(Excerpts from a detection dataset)
····················
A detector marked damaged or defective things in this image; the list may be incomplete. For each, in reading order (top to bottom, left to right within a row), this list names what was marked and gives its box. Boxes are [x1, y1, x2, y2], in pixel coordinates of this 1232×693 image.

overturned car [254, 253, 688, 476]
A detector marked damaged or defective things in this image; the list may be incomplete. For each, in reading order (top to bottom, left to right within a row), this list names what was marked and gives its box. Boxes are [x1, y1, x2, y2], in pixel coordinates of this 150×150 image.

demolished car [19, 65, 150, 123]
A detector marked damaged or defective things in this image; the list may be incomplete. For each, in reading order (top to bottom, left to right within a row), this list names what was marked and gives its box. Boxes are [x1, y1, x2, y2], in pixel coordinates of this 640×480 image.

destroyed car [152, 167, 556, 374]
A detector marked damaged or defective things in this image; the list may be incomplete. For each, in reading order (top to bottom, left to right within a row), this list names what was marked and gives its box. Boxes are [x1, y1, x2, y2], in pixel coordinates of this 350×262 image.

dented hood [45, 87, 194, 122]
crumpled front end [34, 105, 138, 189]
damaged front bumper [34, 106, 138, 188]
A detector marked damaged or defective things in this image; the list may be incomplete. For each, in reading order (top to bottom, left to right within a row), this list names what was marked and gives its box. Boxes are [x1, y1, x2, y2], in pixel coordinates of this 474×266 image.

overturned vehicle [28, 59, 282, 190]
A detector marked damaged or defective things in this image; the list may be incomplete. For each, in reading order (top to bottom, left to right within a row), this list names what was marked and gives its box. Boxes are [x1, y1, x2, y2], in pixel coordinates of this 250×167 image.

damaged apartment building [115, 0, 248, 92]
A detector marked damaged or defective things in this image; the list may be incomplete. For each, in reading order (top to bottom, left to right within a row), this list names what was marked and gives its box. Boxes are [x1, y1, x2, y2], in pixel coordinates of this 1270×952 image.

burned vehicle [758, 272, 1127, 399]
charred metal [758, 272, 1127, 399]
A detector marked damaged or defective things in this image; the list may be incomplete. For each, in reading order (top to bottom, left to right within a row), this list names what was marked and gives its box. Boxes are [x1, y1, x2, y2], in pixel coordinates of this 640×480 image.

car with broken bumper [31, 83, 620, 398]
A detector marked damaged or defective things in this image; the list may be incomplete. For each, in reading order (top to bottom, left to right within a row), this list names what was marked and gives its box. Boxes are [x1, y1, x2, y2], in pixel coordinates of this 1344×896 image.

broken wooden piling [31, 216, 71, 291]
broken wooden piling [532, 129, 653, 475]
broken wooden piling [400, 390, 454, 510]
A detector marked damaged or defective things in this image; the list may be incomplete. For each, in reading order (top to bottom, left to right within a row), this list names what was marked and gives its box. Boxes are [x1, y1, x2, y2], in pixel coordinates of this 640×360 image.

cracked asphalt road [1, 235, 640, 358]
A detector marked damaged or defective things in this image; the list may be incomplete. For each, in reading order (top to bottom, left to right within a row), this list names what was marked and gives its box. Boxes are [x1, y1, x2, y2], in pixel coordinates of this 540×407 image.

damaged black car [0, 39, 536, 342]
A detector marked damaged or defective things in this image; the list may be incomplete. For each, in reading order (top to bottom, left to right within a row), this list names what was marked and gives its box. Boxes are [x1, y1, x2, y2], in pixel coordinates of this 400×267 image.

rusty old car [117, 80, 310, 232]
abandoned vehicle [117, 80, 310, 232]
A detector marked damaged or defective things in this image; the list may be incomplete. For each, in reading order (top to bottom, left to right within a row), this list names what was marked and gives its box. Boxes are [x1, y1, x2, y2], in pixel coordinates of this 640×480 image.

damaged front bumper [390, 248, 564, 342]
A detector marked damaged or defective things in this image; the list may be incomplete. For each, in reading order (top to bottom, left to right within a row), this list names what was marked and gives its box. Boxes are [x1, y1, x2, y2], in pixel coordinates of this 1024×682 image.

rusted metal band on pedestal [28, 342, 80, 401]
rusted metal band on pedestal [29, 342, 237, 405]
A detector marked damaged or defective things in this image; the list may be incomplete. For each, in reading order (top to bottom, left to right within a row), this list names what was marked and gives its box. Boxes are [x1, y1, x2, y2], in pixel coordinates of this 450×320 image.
····················
TASK DETAILS: Can you copy out all of the material above word for word?

TASK OUTPUT:
A detector marked damaged or defective things in this image; the list may be incomplete. For each, in reading order (top to bottom, left to right within a row), this list names what was marked and gives its box. Boxes are [x1, y1, x2, y2], in pixel coordinates of this 1232×693 image.

overturned car [254, 253, 688, 476]
A detector marked damaged or defective things in this image; the list may be incomplete. For each, in reading order (top to bottom, left to right within a row), this list names what was marked and gives its box. Boxes are [x1, y1, x2, y2], in pixel coordinates of this 150×150 image.

demolished car [19, 65, 150, 123]
A detector marked damaged or defective things in this image; the list may be incomplete. For each, in reading order (top to bottom, left to right within a row), this list names what was marked and gives its box. Boxes are [x1, y1, x2, y2], in pixel coordinates of this 640×480 image.

destroyed car [152, 167, 556, 374]
A detector marked damaged or defective things in this image; the list may be incomplete. For each, in reading order (top to bottom, left to right within a row), this list names what was marked and gives its box. Boxes are [x1, y1, x2, y2], in pixel coordinates of this 350×262 image.

dented hood [45, 87, 194, 122]
crumpled front end [34, 105, 138, 189]
damaged front bumper [34, 106, 138, 188]
A detector marked damaged or defective things in this image; the list may be incomplete. For each, in reading order (top to bottom, left to right within a row), this list names what was marked and gives its box. Boxes are [x1, y1, x2, y2], in pixel coordinates of this 474×266 image.

overturned vehicle [28, 59, 282, 190]
A detector marked damaged or defective things in this image; the list may be incomplete. For each, in reading order (top to bottom, left to right within a row), this list names what was marked and gives its box. Boxes are [x1, y1, x2, y2], in pixel coordinates of this 250×167 image.

damaged apartment building [115, 0, 248, 92]
A detector marked damaged or defective things in this image; the list may be incomplete. For each, in reading order (top to bottom, left to right within a row), this list names what was marked and gives its box. Boxes are [x1, y1, x2, y2], in pixel coordinates of this 1270×952 image.

burned vehicle [758, 272, 1127, 399]
charred metal [758, 272, 1127, 399]
A detector marked damaged or defective things in this image; the list may be incomplete. For each, in reading order (top to bottom, left to right within a row), this list names what was marked and gives its box. Boxes are [x1, y1, x2, y2], in pixel coordinates of this 640×480 image.

car with broken bumper [31, 83, 620, 398]
A detector marked damaged or defective things in this image; the list may be incomplete. For each, in reading order (top to bottom, left to right within a row), this list names what was marked and gives its box. Boxes are [x1, y1, x2, y2], in pixel coordinates of this 1344×896 image.

broken wooden piling [31, 216, 71, 291]
broken wooden piling [532, 129, 653, 475]
broken wooden piling [400, 390, 454, 510]
A detector marked damaged or defective things in this image; the list may be incomplete. For each, in reading order (top to bottom, left to right within a row), this list names what was marked and gives its box. Boxes are [x1, y1, x2, y2], in pixel coordinates of this 640×360 image.

cracked asphalt road [1, 235, 640, 358]
A detector marked damaged or defective things in this image; the list may be incomplete. For each, in reading order (top to bottom, left to right within a row), this list names what was marked and gives its box. Boxes are [x1, y1, x2, y2], in pixel coordinates of this 540×407 image.

damaged black car [0, 39, 536, 342]
A detector marked damaged or defective things in this image; the list may be incomplete. For each, in reading order (top to bottom, left to right within a row), this list names what was marked and gives its box. Boxes are [x1, y1, x2, y2], in pixel coordinates of this 400×267 image.

rusty old car [117, 80, 310, 232]
abandoned vehicle [117, 80, 310, 232]
A detector marked damaged or defective things in this image; the list may be incomplete. For each, in reading order (top to bottom, left to right within a row), this list names what was marked and gives its box. Boxes are [x1, y1, x2, y2], in pixel coordinates of this 640×480 image.

damaged front bumper [390, 248, 564, 342]
A detector marked damaged or defective things in this image; the list may be incomplete. For each, in reading order (top to bottom, left to right within a row), this list names what was marked and gives its box. Boxes are [x1, y1, x2, y2], in pixel coordinates of this 1024×682 image.

rusted metal band on pedestal [28, 342, 80, 401]
rusted metal band on pedestal [29, 342, 237, 405]
A detector marked damaged or defective things in this image; the list may be incomplete. For each, in reading order (top to bottom, left to right within a row), this list names what was marked and gives its box. Boxes are [x1, y1, x2, y2], in pixel coordinates of this 450×320 image.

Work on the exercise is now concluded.